Еще на подъезде к острову я обратил внимание на группу боевых кораблей: три из них неусыпно охраняли акваторию пристани, еще несколько курсировали вокруг его берегов. Трудно было поверить, что они стерегут не военную базу или крепость с золотым запасом банка Англии, а одного человека, который к тому же давно смирился со своей судьбой и даже не помышлял о побеге.
На берегу меня и мой нехитрый багаж несколько раз тщательно обыскали. Даже вскрыли стенки кожаного саквояжа, чтобы внутри них не оказалось тайного послания Бонапарту. Просмотрели на свет все мои бумаги, удостоверившись в отсутствии на них скрытых водяных знаков.
Наконец мне разрешили занять место в двуколке в сопровождении английских солдат. Зрительно казалось, что скалы, на которых находилась резиденция Лонгвуд, были рядом, но по кривым узеньким тропинкам, наполненным скользкой щебенкой, наш путь наверх занял более часа.
Даже оказавшись у дома, в котором проживал Бонапарт с обслугой, мне не разрешили встретиться с ним немедленно. Меня и мои вещи повторно обыскали, затем провели краткий инструктаж о том, что в случае любой моей попытки оказать узнику помощь в побеге меня немедленно арестуют и отправят на суд в Англию в кандалах. Я переночевал в небольшой угловой комнате одного из подсобных зданий. Если днем, несмотря на ветер и дождь, остров Святой Елены все-таки произвел на меня скорее живописное (хотя и мрачноватое) впечатление, то ночью я ощутил сполна все его истинные «прелести». В комнате было невыносимо сыро, дышать приходилось с усилием, сон долго не приходил. Постель также была сырой, с потолка время от времени сыпались кусочки известки, а за стеной, в кладовой, где хранилась еда, явственно слышалась возня многочисленных крыс. Отключиться кое-как на пару часов удалось лишь на рассвете. Еда была терпимой, но без изысков: вечером мне принесли тощую куриную грудку с засохшим куском козьего сыра и бокалом вина, на две трети разведенного водой; утром была безвкусная жидкая кашица и кусок хлеба, намазанный приторным желе из какого-то местного фрукта.
Аудиенцию император (которого, несмотря на все превратности его судьбы, трудно было называть бывшим) назначил мне на пять вечера. Я не был уверен в том, что он меня примет, поэтому это стало хорошей новостью.

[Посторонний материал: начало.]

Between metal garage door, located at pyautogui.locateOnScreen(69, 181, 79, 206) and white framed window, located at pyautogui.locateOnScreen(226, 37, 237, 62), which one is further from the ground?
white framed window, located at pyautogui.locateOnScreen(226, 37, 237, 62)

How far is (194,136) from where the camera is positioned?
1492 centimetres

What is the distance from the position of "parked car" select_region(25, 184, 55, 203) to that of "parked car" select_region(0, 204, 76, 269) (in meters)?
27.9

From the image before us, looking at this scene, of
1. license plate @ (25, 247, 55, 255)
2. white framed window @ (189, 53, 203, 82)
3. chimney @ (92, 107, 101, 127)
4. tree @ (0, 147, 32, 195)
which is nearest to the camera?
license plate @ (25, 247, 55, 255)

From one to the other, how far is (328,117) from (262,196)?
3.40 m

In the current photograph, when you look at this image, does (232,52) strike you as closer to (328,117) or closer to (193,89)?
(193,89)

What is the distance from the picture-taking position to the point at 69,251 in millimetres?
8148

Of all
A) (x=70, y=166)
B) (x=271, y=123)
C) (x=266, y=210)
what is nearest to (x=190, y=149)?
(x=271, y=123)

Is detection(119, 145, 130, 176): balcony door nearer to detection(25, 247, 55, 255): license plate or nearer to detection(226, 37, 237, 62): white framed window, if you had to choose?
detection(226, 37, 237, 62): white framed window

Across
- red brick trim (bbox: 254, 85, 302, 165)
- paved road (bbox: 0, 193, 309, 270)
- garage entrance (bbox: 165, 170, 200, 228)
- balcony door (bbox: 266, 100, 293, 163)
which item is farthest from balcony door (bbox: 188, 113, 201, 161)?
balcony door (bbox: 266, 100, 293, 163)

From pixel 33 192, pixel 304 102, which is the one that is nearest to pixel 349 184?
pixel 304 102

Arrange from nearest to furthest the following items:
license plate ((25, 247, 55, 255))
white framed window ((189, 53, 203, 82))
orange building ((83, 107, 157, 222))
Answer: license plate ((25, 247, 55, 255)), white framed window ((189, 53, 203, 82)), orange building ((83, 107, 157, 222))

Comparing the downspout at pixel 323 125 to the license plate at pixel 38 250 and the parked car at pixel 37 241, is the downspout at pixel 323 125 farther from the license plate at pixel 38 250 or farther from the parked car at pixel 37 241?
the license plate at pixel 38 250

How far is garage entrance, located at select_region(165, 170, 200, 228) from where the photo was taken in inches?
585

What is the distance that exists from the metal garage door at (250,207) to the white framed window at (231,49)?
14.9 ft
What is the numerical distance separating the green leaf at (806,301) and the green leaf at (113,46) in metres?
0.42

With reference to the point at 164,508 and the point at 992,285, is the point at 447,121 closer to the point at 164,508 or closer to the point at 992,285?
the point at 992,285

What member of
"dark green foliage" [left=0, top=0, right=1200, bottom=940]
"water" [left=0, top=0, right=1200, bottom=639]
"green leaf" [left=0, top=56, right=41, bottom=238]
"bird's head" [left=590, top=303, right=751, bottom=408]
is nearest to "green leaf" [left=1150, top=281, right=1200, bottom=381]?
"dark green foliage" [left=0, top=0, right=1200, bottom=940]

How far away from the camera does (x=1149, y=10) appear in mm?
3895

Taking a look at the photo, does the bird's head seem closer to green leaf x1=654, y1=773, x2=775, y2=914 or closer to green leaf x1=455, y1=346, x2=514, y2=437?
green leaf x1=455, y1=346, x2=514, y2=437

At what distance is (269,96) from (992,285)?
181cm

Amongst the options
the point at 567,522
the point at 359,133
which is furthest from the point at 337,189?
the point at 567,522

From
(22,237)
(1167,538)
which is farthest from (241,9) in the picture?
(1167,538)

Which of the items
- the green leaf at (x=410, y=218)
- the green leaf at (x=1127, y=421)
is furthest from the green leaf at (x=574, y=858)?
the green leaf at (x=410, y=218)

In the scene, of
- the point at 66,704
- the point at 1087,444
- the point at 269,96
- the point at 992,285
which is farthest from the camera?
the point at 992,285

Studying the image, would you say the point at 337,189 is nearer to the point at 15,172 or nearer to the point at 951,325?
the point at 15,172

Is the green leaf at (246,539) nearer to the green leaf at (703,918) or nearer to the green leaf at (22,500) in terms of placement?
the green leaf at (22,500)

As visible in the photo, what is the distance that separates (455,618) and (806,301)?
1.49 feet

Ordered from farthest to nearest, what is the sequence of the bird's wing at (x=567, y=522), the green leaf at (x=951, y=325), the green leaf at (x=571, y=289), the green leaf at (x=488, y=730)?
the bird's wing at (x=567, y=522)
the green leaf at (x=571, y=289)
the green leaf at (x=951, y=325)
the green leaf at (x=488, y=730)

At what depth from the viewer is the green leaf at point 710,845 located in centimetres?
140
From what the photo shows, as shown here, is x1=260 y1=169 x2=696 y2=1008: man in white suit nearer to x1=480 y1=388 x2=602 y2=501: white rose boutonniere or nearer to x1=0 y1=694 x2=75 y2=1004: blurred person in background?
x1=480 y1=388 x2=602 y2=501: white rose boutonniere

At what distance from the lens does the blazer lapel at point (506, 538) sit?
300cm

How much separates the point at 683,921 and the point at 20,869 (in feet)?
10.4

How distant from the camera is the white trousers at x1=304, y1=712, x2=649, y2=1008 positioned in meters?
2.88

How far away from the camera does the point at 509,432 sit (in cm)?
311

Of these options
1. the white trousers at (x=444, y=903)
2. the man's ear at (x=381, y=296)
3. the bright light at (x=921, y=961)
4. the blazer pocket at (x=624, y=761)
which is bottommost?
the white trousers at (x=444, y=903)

Войдя в зал для приемов, я испытал сложную гамму чувств. Все было величественно и комично одновременно. По размерам это была лишь просторная комната удлиненной формы, обклеенная яркими розовыми, в полоску, обоями. Повсюду висели большие зеркала, вдоль стен стоял ряд изящных французских кресел с позолоченными подлокотниками. В углу зала находился роскошный рояль. Рядом стояло высокое витое деревянное кресло в форме трона. Все предметы словно должны были напоминать обстановку дворца Тюильри, где жил и работал Наполеон в счастливые для него годы царствования. Но так как «зал» был совсем невелик, роскошь мебели выглядела несколько карикатурно. В окнах можно было разглядеть обширную поляну, а за ней очертания голых, темных, неуютных скал. Сам Наполеон, к счастью, не восседал на кресле-троне (что выглядело бы нелепо), а стоял, одетый с иголочки в один из своих классических синих военных мундиров (на остров был в целости доставлен весь его огромный гардероб, и он до самой смерти не ленился одеваться каждый вечер словно на высокий светский прием). В момент, когда я зашел, Бонапарт стоял спиной ко мне, глядя в окно, заложив руку за спину. Сделав долгую паузу, он обернулся. Ему еще не было и пятидесяти, вполне молодой мужчина, но выглядел он уже крайне рыхлым, болезненным. Невысокий рост (хотя и не сказать, что совсем маленький для тех времен), короткие ноги в белых панталонах, массивное тело с выдающимися вперед животом и обвислой грудью. В молодости Наполеон был строен и красив, но многолетние тяготы походов, перенесенные болезни, ранения и излишества в еде, казалось, уже совсем состарили и разложили его некогда железное тело. Но не его дух. От его взгляда, жестов, жесткого и надменно-повелительного тона голоса порой становилось не по себе. Впрочем, Бонапарт, когда надо, в совершенстве умел казаться окружающим душевным, теплым, искренним человеком, с ходу влюбляя всех в себя своей необыкновенной харизмой.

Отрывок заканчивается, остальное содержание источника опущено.